Apply what you read.
a – Translate this sentence from the passage about the Red Sox general manager search into Spanish: "Hill, in an e-mail last night, said he had not yet been contacted by the Red Sox."
b – Answer these questions using the passage about the Red Sox general manager search:
(i) At what time is Dave Wilder's interview set to begin?
(ii) Since what month and year has Bud Selig required teams to include minority candidates?
(iii) In what year did Michael Hill graduate from Harvard?
c – Reproduce the passage about the Red Sox general manager search word for word, from "After one week" up to and including "or general managers.".

** Reading passage follows **

After one week without a single general manager candidate passing through the door on Yawkey Way, the Red Sox will relaunch the search process at 11 this morning when Dave Wilder, the White Sox' 45-year-old director of player development, interviews for the position.

Wilder, who is African-American, represents the fifth candidate to interview for the vacancy and the first minority candidate. Bud Selig, since April 1999, has mandated that teams include minority candidates in the search process when hiring managers, assistant general managers, or general managers.

Michael Hill, the Florida Marlins' assistant GM the last three seasons, also is expected to be interviewed in the coming days. Hill, named to Black Enterprise magazine's 2003 Hot List of African-American executives under age 40, is a celebrated 1993 graduate of Harvard, where as a senior he was elected class marshal, led the football team in rushing, and captained the baseball team.

Hill, in an e-mail last night, said he had not yet been contacted by the Red Sox.

Sox president/CEO Larry Lucchino, meanwhile, said last night Jim Beattie and Jim Bowden, the two candidates asked back for second interviews, will visit Boston in the next few days.

** End of Reading passage **
** Excerpted records follows **

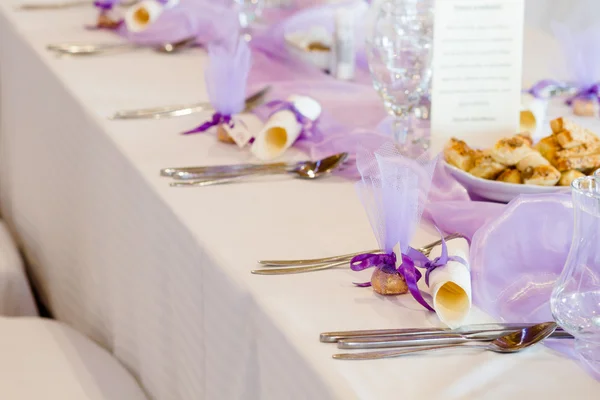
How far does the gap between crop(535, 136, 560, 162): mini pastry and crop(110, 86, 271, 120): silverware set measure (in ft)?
1.99

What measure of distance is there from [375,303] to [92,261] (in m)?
0.82

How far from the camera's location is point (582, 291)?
2.61 feet

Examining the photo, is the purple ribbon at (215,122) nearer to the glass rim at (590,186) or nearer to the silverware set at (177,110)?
the silverware set at (177,110)

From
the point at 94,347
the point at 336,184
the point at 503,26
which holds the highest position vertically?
the point at 503,26

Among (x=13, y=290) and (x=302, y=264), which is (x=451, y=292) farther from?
(x=13, y=290)

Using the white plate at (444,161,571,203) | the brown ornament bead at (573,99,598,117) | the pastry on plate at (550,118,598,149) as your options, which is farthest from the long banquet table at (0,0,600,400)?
the brown ornament bead at (573,99,598,117)

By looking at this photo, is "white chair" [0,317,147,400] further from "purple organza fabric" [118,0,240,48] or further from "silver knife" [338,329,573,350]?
"purple organza fabric" [118,0,240,48]

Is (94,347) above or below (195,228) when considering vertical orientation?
below

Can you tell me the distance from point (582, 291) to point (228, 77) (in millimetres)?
815

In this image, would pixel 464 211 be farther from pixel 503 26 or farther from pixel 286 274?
pixel 503 26

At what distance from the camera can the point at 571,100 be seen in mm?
1567

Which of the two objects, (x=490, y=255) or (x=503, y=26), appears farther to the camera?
(x=503, y=26)

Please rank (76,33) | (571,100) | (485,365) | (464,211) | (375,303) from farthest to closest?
1. (76,33)
2. (571,100)
3. (464,211)
4. (375,303)
5. (485,365)

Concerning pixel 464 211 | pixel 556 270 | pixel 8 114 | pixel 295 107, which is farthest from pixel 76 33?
pixel 556 270
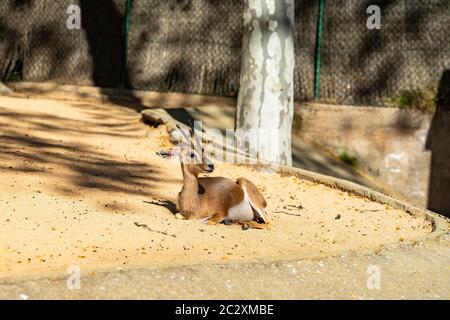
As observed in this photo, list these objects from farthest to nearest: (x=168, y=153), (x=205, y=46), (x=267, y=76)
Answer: (x=205, y=46)
(x=267, y=76)
(x=168, y=153)

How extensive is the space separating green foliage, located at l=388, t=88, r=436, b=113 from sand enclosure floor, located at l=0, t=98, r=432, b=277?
5.31 metres

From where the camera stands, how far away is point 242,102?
14.1m

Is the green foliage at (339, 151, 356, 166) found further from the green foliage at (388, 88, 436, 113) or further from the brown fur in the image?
the brown fur

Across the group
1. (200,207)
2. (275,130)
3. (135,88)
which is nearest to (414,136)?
(275,130)

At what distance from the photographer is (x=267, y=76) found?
45.7 feet

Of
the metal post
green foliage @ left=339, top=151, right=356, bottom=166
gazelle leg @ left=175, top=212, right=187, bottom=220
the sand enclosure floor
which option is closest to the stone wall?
green foliage @ left=339, top=151, right=356, bottom=166

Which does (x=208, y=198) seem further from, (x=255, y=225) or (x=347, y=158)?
(x=347, y=158)

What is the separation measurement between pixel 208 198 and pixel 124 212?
0.85 m

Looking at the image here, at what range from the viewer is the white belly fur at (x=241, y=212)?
961 centimetres

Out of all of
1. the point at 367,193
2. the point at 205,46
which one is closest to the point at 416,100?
the point at 205,46

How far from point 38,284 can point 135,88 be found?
1165 cm

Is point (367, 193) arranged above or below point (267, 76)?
below

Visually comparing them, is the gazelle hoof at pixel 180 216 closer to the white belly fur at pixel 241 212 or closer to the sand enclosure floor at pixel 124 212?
the sand enclosure floor at pixel 124 212
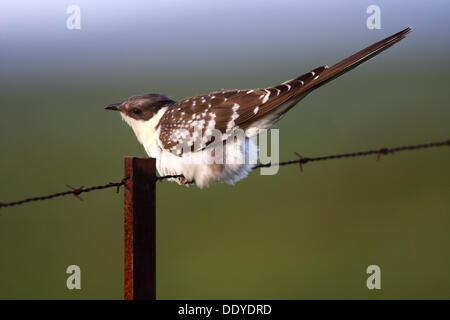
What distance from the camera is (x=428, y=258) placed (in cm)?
1220

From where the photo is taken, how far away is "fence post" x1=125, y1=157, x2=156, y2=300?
3125 mm

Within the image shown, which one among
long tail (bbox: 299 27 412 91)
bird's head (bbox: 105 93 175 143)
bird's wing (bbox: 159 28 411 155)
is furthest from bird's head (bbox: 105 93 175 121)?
long tail (bbox: 299 27 412 91)

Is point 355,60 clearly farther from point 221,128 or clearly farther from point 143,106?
point 143,106

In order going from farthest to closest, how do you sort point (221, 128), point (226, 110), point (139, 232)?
point (226, 110)
point (221, 128)
point (139, 232)

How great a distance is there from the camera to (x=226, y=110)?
4.63m

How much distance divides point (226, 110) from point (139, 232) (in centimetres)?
177

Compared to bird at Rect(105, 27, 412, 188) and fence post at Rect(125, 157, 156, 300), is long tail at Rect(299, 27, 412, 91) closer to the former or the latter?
bird at Rect(105, 27, 412, 188)

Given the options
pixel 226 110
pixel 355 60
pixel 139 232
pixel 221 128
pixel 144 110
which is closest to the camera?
pixel 139 232

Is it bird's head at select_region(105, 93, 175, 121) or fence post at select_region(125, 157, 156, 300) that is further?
bird's head at select_region(105, 93, 175, 121)

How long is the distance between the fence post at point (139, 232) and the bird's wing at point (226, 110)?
1.34 meters

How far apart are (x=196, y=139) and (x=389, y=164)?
13.6 metres

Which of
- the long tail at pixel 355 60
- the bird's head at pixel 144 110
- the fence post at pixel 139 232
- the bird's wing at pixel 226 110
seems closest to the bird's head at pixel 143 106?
the bird's head at pixel 144 110

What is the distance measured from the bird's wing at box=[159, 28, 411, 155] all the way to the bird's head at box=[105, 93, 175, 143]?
0.75 ft

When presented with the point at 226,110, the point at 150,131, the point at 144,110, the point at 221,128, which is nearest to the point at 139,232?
the point at 221,128
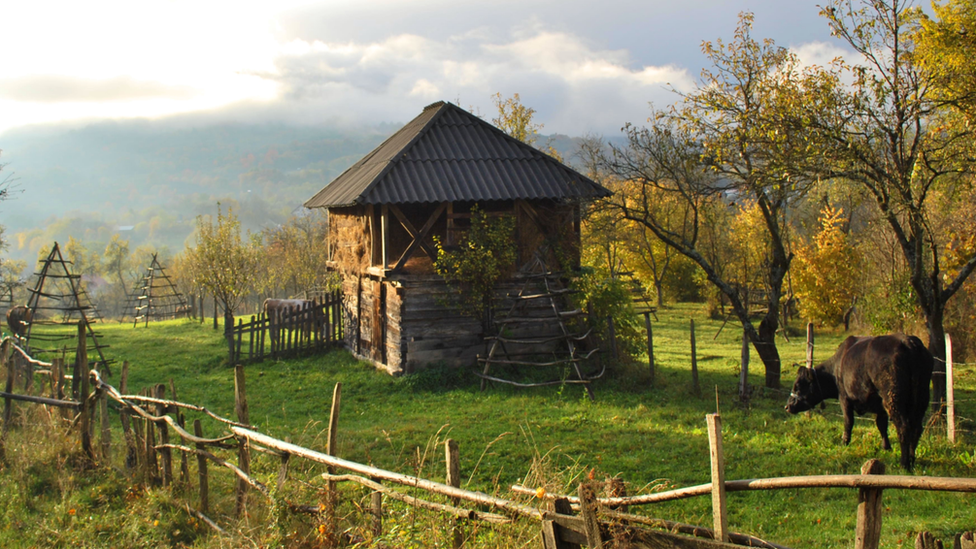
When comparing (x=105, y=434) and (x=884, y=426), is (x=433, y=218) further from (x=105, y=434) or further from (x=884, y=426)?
(x=884, y=426)

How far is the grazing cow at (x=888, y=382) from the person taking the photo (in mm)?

** End of Excerpted records **

Answers below.
a – Hill, en un correo electrónico anoche, dijo que aún no había sido contactado por los Red Sox.

b –
(i) At 11 this morning.
(ii) April 1999.
(iii) 1993.

c –
After one week without a single general manager candidate passing through the door on Yawkey Way, the Red Sox will relaunch the search process at 11 this morning when Dave Wilder, the White Sox' 45-year-old director of player development, interviews for the position.

Wilder, who is African-American, represents the fifth candidate to interview for the vacancy and the first minority candidate. Bud Selig, since April 1999, has mandated that teams include minority candidates in the search process when hiring managers, assistant general managers, or general managers.